>> Start Extracted information

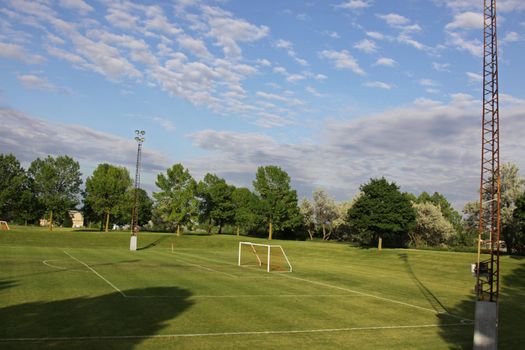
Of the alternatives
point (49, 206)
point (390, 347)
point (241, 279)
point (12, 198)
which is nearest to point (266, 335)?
point (390, 347)

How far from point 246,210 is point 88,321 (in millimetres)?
81351

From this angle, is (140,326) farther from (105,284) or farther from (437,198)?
(437,198)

>> End Extracted information

▸ **Short task**
Recast the lines from the one containing "How far from" through the end of the data, inclusive, as a JSON list of strings with one string per line and blank lines omitted.

▸ **Worked solution**
[
  "How far from point 246,210 is point 88,321 (in millimetres)?",
  "81351",
  "From this angle, is (140,326) farther from (105,284) or farther from (437,198)?",
  "(437,198)"
]